Challenge:
Rewrite all of the data below, replacing "rocky outcrop" with "stony ridge" and leaving everything else unchanged.

Provided data:
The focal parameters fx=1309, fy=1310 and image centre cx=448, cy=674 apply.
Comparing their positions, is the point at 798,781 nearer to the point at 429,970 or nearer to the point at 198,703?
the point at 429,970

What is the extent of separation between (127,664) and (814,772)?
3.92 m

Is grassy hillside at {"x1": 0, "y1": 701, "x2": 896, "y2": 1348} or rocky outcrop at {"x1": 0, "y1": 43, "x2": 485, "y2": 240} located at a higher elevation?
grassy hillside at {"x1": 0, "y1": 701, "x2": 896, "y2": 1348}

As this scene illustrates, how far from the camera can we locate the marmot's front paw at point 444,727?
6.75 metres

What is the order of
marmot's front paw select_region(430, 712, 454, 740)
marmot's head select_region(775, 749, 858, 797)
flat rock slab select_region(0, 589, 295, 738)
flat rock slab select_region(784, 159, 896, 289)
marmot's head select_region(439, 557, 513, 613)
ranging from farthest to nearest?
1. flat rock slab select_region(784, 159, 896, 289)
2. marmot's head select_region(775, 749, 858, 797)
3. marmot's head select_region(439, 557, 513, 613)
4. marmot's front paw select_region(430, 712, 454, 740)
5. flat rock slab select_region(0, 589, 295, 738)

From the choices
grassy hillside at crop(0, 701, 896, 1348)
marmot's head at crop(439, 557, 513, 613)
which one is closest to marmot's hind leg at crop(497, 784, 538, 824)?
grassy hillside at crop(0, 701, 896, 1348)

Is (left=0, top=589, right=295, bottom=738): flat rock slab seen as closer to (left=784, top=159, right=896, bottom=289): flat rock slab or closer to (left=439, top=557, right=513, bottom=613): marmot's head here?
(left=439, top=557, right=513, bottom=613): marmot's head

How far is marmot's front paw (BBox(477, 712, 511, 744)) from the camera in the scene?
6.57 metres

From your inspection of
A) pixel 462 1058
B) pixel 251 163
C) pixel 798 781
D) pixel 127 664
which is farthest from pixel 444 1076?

Solution to this exercise:
The focal parameters fx=1309, fy=1310 and image centre cx=448, cy=674 apply.
Comparing their positions, is the point at 798,781 nearer to the point at 429,970 or nearer to the point at 198,703?
the point at 429,970

What is the extent of separation between (127,664) and (814,772)?
3.92 m

Is grassy hillside at {"x1": 0, "y1": 701, "x2": 896, "y2": 1348} or stony ridge at {"x1": 0, "y1": 43, "x2": 485, "y2": 240} located at a higher elevation?
grassy hillside at {"x1": 0, "y1": 701, "x2": 896, "y2": 1348}

As this scene illustrates, how far from the camera can we locate the marmot's front paw at point 444,727?
6.75 metres

What is the order of
marmot's front paw select_region(430, 712, 454, 740)
marmot's head select_region(775, 749, 858, 797)
flat rock slab select_region(0, 589, 295, 738)
flat rock slab select_region(784, 159, 896, 289)
marmot's head select_region(439, 557, 513, 613)
ranging from farthest to nearest?
1. flat rock slab select_region(784, 159, 896, 289)
2. marmot's head select_region(775, 749, 858, 797)
3. marmot's head select_region(439, 557, 513, 613)
4. marmot's front paw select_region(430, 712, 454, 740)
5. flat rock slab select_region(0, 589, 295, 738)

From the choices
grassy hillside at crop(0, 701, 896, 1348)
marmot's head at crop(439, 557, 513, 613)
which one is closest to marmot's hind leg at crop(497, 784, 538, 824)?
grassy hillside at crop(0, 701, 896, 1348)

Is (left=0, top=589, right=295, bottom=738): flat rock slab seen as closer to (left=784, top=159, right=896, bottom=289): flat rock slab or closer to (left=439, top=557, right=513, bottom=613): marmot's head here?
(left=439, top=557, right=513, bottom=613): marmot's head

How far is marmot's front paw (BBox(477, 712, 511, 744)) from the camera in the scene?
6.57 metres

From your inspection of
A) pixel 462 1058
B) pixel 251 163
C) pixel 798 781
D) pixel 127 664
which is farthest from pixel 444 1076?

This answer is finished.